Logo Bloomberg Technoz

Konsensus Bloomberg: Kuartal II, Ekonomi RI Diramal Tumbuh 5,1%

Redaksi
04 August 2026 12:00

Pengunjung melihat celana yang dijual di Pasar Tanah Abang, Jakarta, Senin (9/3/2026). (Bloomberg Technoz/Andrean Kristianto)
Pengunjung melihat celana yang dijual di Pasar Tanah Abang, Jakarta, Senin (9/3/2026). (Bloomberg Technoz/Andrean Kristianto)

Bloomberg Technoz, Jakarta - Badan Pusat Statistik (BPS) dijadwalkan kembali merilis data penting lainnya pada Rabu (5/7/2026). BPS akan merilis data Produk Domestik Bruto (PDB) yang akan menggambarkan pertumbuhan ekonomi Indonesia. 

Untuk periode kuartal II-2026 yang besok diumumkan, konsensus Bloomberg memperkirakan ekonomi Indonesia tumbuh 5,1% secara tahunan (year-on-year/yoy). Melambat dari 5,61% pada kuartal sebelumnya.

Di sisi lain, secara kuartalan (quarter-to-quarter/qoq), ekonomi diproyeksikan bangkit 3,51% setelah sempat terkontraksi 0,77% pada kuartal I.

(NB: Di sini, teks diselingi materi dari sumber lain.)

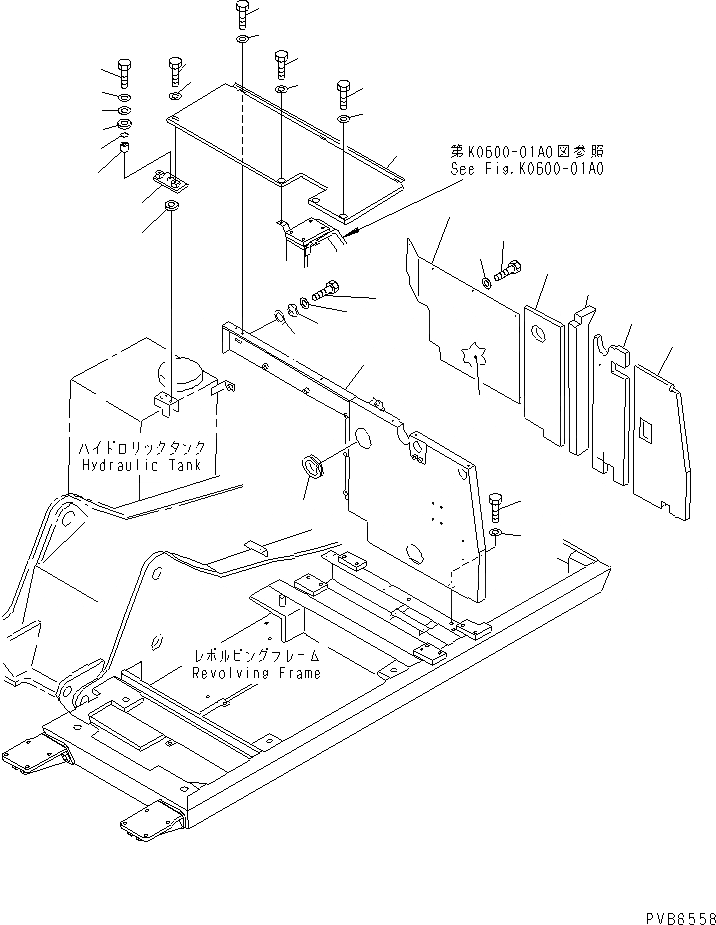 第K0600-01A0図参照
See Fig.K0600-01A0

ハイドロリックタンク
Hydraulic Tank

レボルビングフレーム
Revolving Frame

PVB8558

Proyeksi Bloomberg Economics lebih optimistis, yakni 5,42% yoy. Namun, angka ini tetap lebih rendah dibandingkan pertumbuhan 5,61% yang tercatat pada kuartal sebelumnya.

Jika terealisasi, capaian tersebut mengindikasikan dua hal. Pertama, fondasi ekonomi domestik masih cukup kuat sehingga masih mampu mempertahankan pertumbuhan, di atas angka psikologis 5%. Kedua, mesin pertumbuhan juga terlihat mulai kehilangan tenaga, sebab ruang akselerasi sepertinya kian terbatas.